Here we recall the proof that there are infinitely many pseudoprimes $m$ to the base $a$ (see Hardy & Wright p. 72 : we give here a slightly modified proof).

Let $a>1$, and $p$ be any odd prime such that $p\nmid a^2-1$.

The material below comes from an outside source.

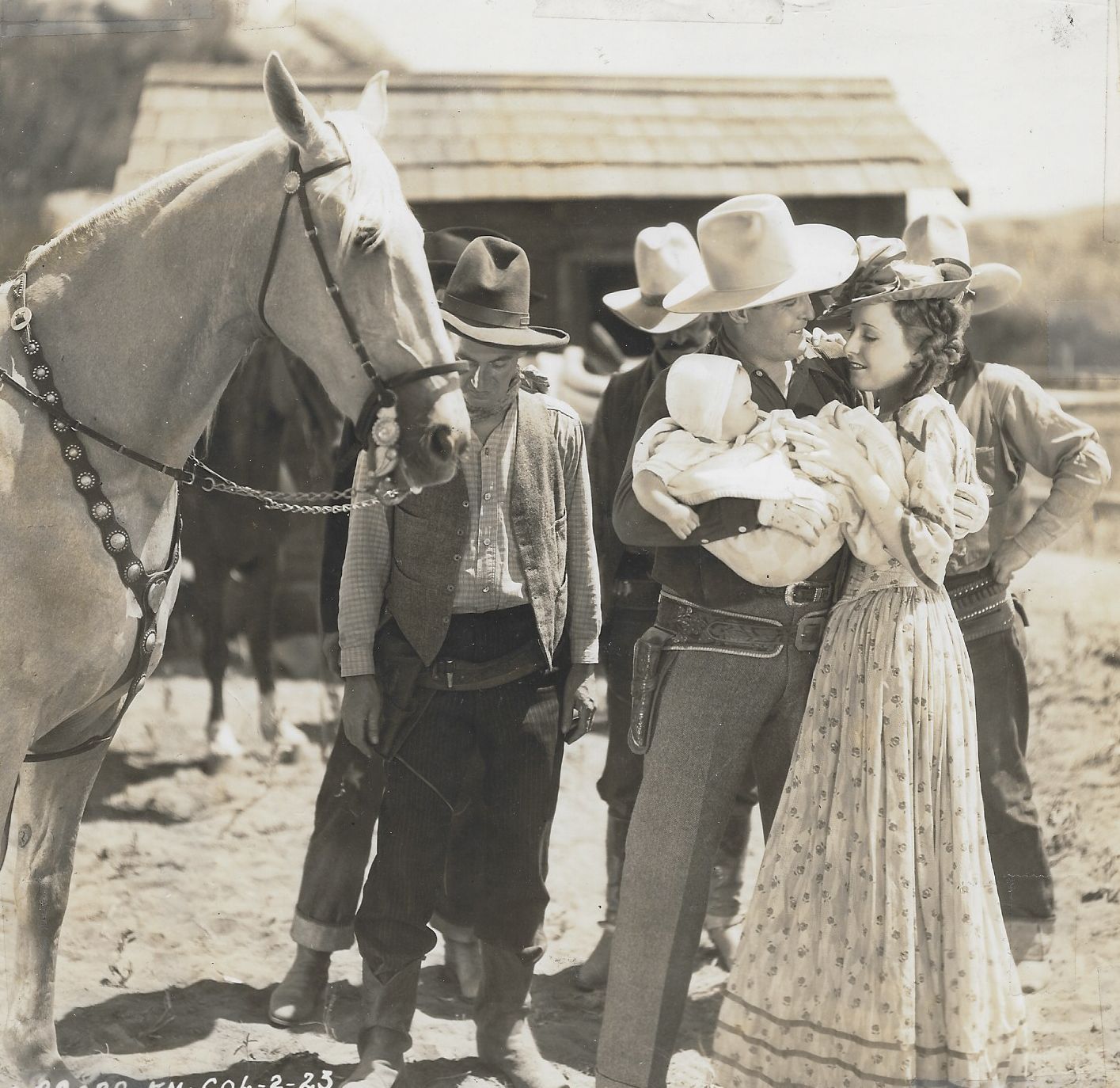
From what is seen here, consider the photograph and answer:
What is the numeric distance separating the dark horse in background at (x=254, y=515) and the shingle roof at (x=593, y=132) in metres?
0.72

$$m=\frac{a^{2p}-1}{a^2-1}=\left(\frac{a^p-1}{a-1}\right)\left(\frac{a^p+1}{a+1}\right).$$

Since $p$ is odd( for the third equality),

$$\frac{a^{2p}-1}{a^2-1}=\underset{i=0}{\overset{p-1}{\sum }}{a}^{2i},\frac{a^p-1}{a-1}=\underset{i=0}{\overset{p-1}{\sum }}{a}^i,\frac{a^p+1}{a+1}=\underset{i=0}{\overset{p-1}{\sum }}{(-1)}^i{a}^i$$

are integers. Moreover, $\frac{a^p-1}{a-1}>1$ and $\frac{a^p+1}{a+1}>1$ (because $a>1$), thus $m$ is composite.

Now we show that $2p\mid m-1$

• $m-1=\frac{a^{2p}-a^2}{a^2-1}$. By Fermat theorem, $p\mid a^p-a\mid a^{2p}-a^2=(a^p-a)(a^p+a)$. Hence

  $$p\mid (a^2-1)(m-1),\text{where }p\wedge (a^2-1)=1,$$

  hence

  $$p\mid m-1.$$

• $m-1=a^{2(p-1)}+a^{2(p-2)}+\cdots +a^2$. If $a$ is even, then all terms in this sum are even, so $m-1$ is even. If $a$ is odd, $m-1$ is the sum of $p-1$ odd terms, where $p-1$ is even, thus $m-1$ is even. In both cases,

  $$2\mid m-1.$$

• Since $2\mid m-1$ and $p\mid m-1$, where $p$ is odd, we obtain

  $$2p\mid m-1.$$

Since $(a^2-1)m=a^{2p}-1$, we have

$$a^{2p}\equiv 1(\mathit{mod}m).$$

We know that $2p\mid m-1$, so $m-1=2\mathit{\lambda p}$ for some integer $\lambda$.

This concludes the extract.